As for me and my house we will serve the Lord....



Thursday, February 6, 2014

of course you can't flush toilet paper in Sochi!

Interesting watching the "international news" about the Olympics - we get CNN international- which not the same coverage as the USA, and the BBC along with some European news channels in English.

We laughed at the scandal of the sign telling the reporter not to flush the toilet paper... has no one been to a former USSR country before?  You really do not flush the toilet paper unless told it's OK to - hotels and apartments over five stories generally are good to flush but private homes and other buildings, if there isn't a sign, look for the waste basket right next to the toilet, it is there for your used TP. If the plumbing plugs up from the paper I am told, they have to jackhammer the cement to get to the plumbing for the system... maybe just a "not working" sign will get hung up, if you can read it.
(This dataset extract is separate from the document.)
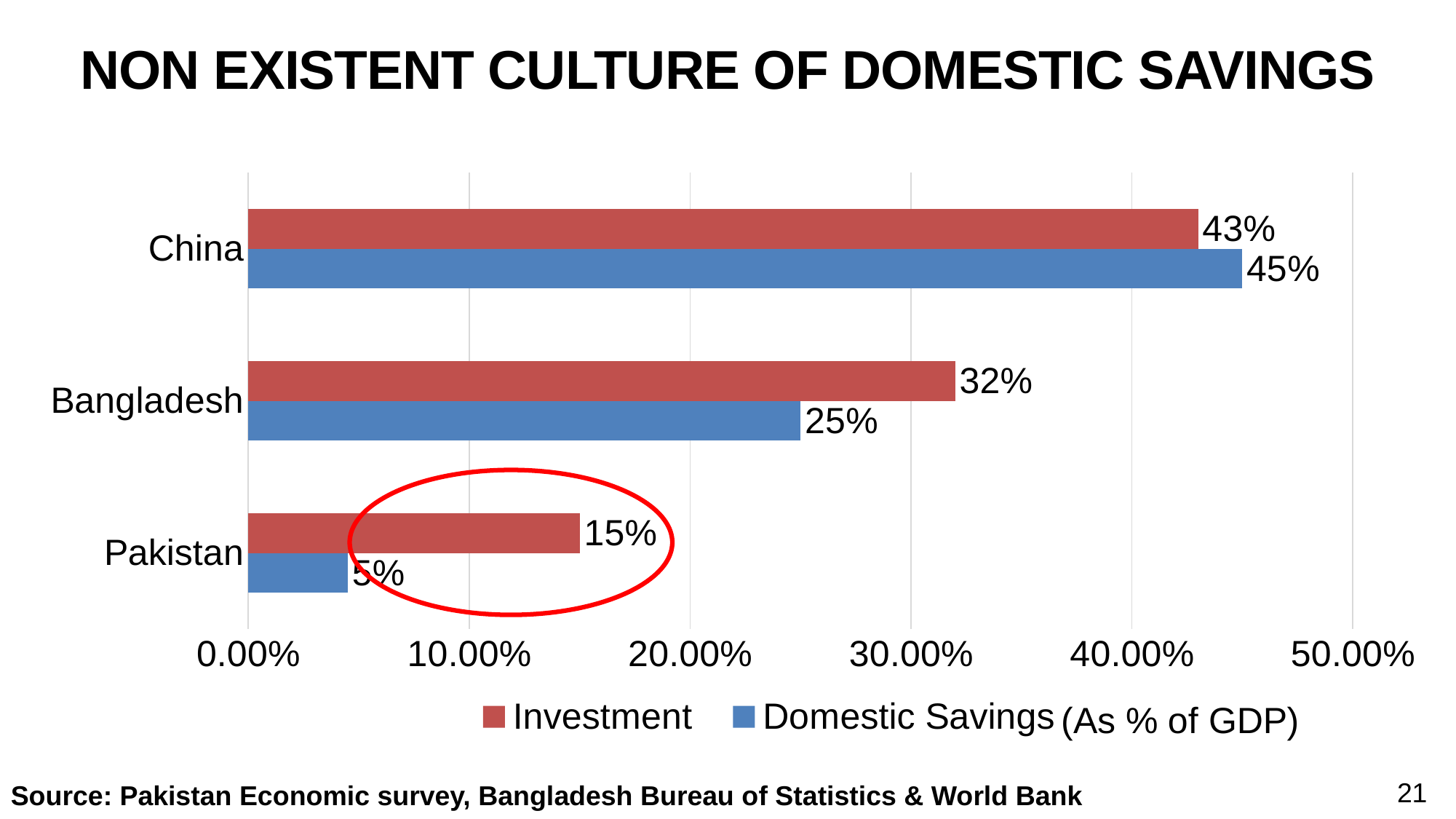
What is the difference between the Investment values for China and Pakistan? 28% How many countries are shown on the chart? 3 Which country's bars are circled in red on the chart? Pakistan What is the Domestic Savings value for Pakistan? 5% What is the Investment value for China? 43% What is the difference between the Investment and Domestic Savings values for Bangladesh? 7% How many series does the legend list? 2 What kind of chart is shown on the slide? Bar chart Which country has the highest Domestic Savings value? China What is the Domestic Savings value for Bangladesh? 25% Which is larger for China: Investment or Domestic Savings? Domestic Savings Which country has the lowest Investment value? Pakistan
The don't flush the toilet paper was one of the first things we learned the first summer we came to Ukraine, and carry your own toilet paper is a good idea too, public places don't always have it, unless you pay for a piece, and real Ukrainian toilet paper is rather like brown crepe paper you rip off a roll (no perforations) but the fluffier many colored kind you are more familiar with is widely sold and as popular it seems now. The first summer teaching English, I discovered what people do when they don't have any toilet paper on them when I found one of my English lesson handouts  had been put to to  a different use in the ladies' room waste paper basket.

 I found this photo on a Ukrainian site, of a sign explaining how to use a toilet properly, for those used to the old style we call "squatties" because that is what you do to use them. The center left is a good idea, when I am happy to find a western style toilet in a public restroom I always check for footprints on the toilet seat.

Some of the other things on the news sound like bad Russian to English translations.... like "water dangerous for on face", it could just mean don't drink the tap water, which is pretty standard for foreigners anyway! Try some menus translated into English for more fun, if there are any available that is, sometimes it can be almost as hard to figure out as if it was in Russian! I still remember the "ironed" dish on one menu, which was I assumed "pressed?"

We are looking forward to watching the Olympics on television this time, although we will miss the opening ceremonies because we will be doing Garry's English discussion group in Dnepropetroesk when it is on live (and we need to pay the satellite bill today on one of the machines in the city, we were going to do it on Wednsesday but Garry needs to put all the numbers for the phones, internet, and the satellite on a new card for his new wallet, since that was in his wallet that was stolen in December in Kiev)We did not see much of the last winter games in Vancouver because we did not have the Eurosport channel we have on the satellite then, we only had the free to air channels then. Garry had hoped that we could go to Sochi, because there was a rumor that visas to Russia would not be needed for the Olympics, but that did not happen and the price of tickets for the semi and gold medal hockey games is amazingly high when he looked online. We can have fun rooting for three different countries' athletes!